Dans la ville de Mame Coumba Bang, on a pourtant cru, un moment, à la
fin de ce flux migratoire, avec l'arrestation au mois de juillet
dernier du supposé cerveau de l'émigration clandestine,
le nommé Baye Seck. L'information, qui a également
défrayé la chronique en dernière instance,
est relative à la mise sous mandat de dépôt
de trois pêcheurs de Guet-Ndar, poursuivis pour avoir
dépossédé de leurs biens vingt-cinq candidats à l'émigration
clandestine qu'ils ont pourtant sauvés de la mort en
haute mer.
Dans la capitale du Nord, estampillée plaque tournante
de l'émigration clandestine, jusqu'à l'émergence
de nouveaux sites d'embarquement, à travers le pays, l'on
croit de moins en moins au plan Reva pour faire face à la
ruée vers l'eldorado espagnol. Comme solution au problème
de l'émigration clandestine, les Saint-Louisiens estiment
que le gouvernement gagnerait à jouer la carte de la relance
de l'activité industrielle. Et les Ndar-Ndar de préciser
que ‘le Plan Reva ne fait vraiment pas rêver’.

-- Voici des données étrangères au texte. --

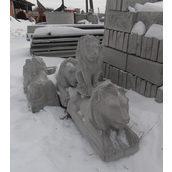 Бетонна скульптура Лев сидячий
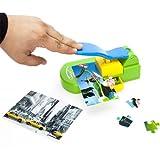MostroMania Macchina Puzzle Maker - Giochi Personalizzati - Inviti - Fotografie Vacanze - Pellicola Protettiva - Superficie Autoadesiva - Fai da Te - Idee Regalo Creative per Adulti e Bambini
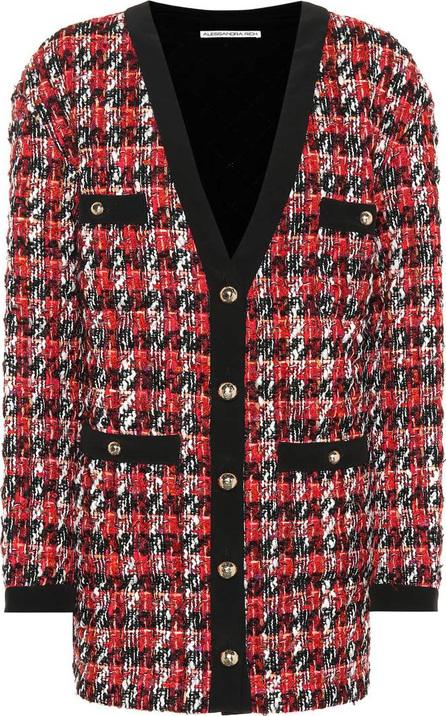Alessandra Rich Bouclé wool-blend jacket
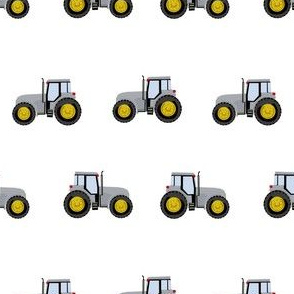 tractor farm nursery pattern with tractors white grey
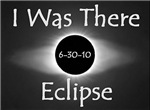 I was there Eclipse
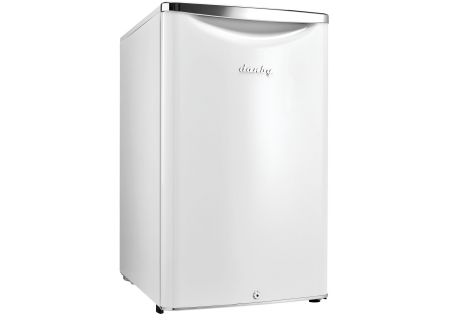Danby - DAR044A6PDB - Compact Refrigerators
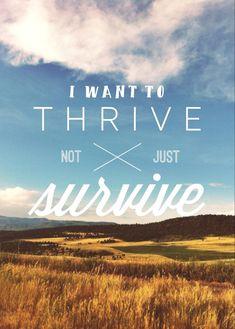 thrivesurvive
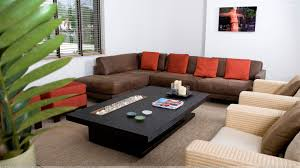 brown square coffee table cozy brown leather u shaped couch with large coffee table and berber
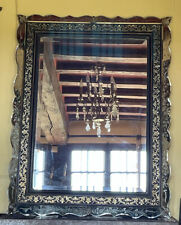 More details for stunning french antique cushion mirror, venetian mirrored border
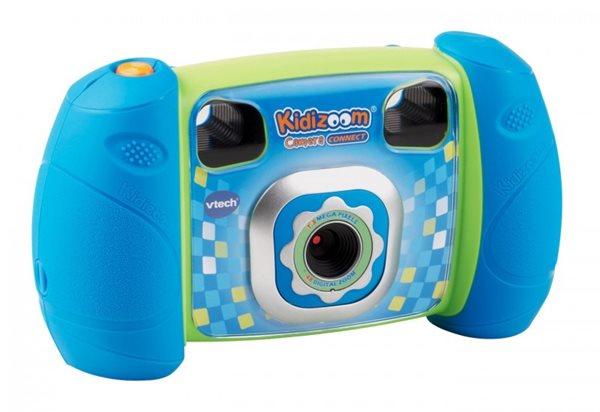 Kidizoom Kid Connect Fotoaparát - modrý, Doprava zdarma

Enseignant de son état, Alioune Fall soutient avec la
dernière énergie que ce programme n'attire pas
les jeunes, pour la bonne et simple raison que la plupart des
candidats à cette émigration clandestine viennent
des campagnes et ont été victimes de l'exode rural.
Ces
jeunes, en un moment donné, ont cru qu'ils allaient
réussir facilement dans les centres urbains où en
définitive ils n'ont trouvé que l'humiliation,
la grande déception, la pauvreté, l'individualisme
et autre face cachée du modernisme. Cet emploi décent
qu'ils espéraient trouver en ville, ils ne l'ont pas
du tout obtenu. Et ce, après avoir consenti des efforts
incommensurables pour faire face aux affres de la promiscuité urbaine,
aux exigences de la mobilité urbaine, aux pollutions
atmosphérique et sonore des grands centres urbains et
autres fléaux pernicieux qui gangrènent les sociétés
urbaines. Ce sont ces mêmes jeunes, poursuit notre interlocuteur,
qui ont toujours rêvé de partir de leur propre
créativité pour se réaliser, qui se sont
finalement rabattus sur l'émigration clandestine. Un
phénomène qui les fait encore rêver d'autant
plus que certains de nos concitoyens qui ont eu l'occasion
de s'enrichir en Espagne ou dans d'autres pays européens,
n'ont pas encore arrêté de leur miroiter un avenir
radieux en Europe.
Par
des métaphores, des anecdotes et autres paraboles, l'enseignant
a tenté de nous expliquer que ces jeunes sénégalais
adhéreront difficilement à ce Plan Reva qui cherche
vaille que vaille à les faire retourner vers une agriculture
qui les a déjà appauvris. En d'autres termes,
précise-t-il, ils n'attendent rien de cette agriculture
qui ne donne plus rien dans notre pays. Pour faire face à ce
chômage endémique, à cette émigration
clandestine, le gouvernement, de l'avis de cet enseignant,
doit d'ores et déjà réfléchir sur
les voies et moyens à mettre en œuvre pour favoriser
l'émergence des usines dans notre pays et relancer de
manière durable les activités industrielles en
vue de permettre à nos jeunes de trouver un emploi décent.
Ces derniers veulent un emploi salarié. Ils veulent
gagner honnêtement leur vie, à la sueur de leur
front.
Ils
veulent également disposer de sources de revenus mensuels
ou s'atteler autour d'un projet porteur et viable qui pourrait
leur permettre de créer d'autres emplois.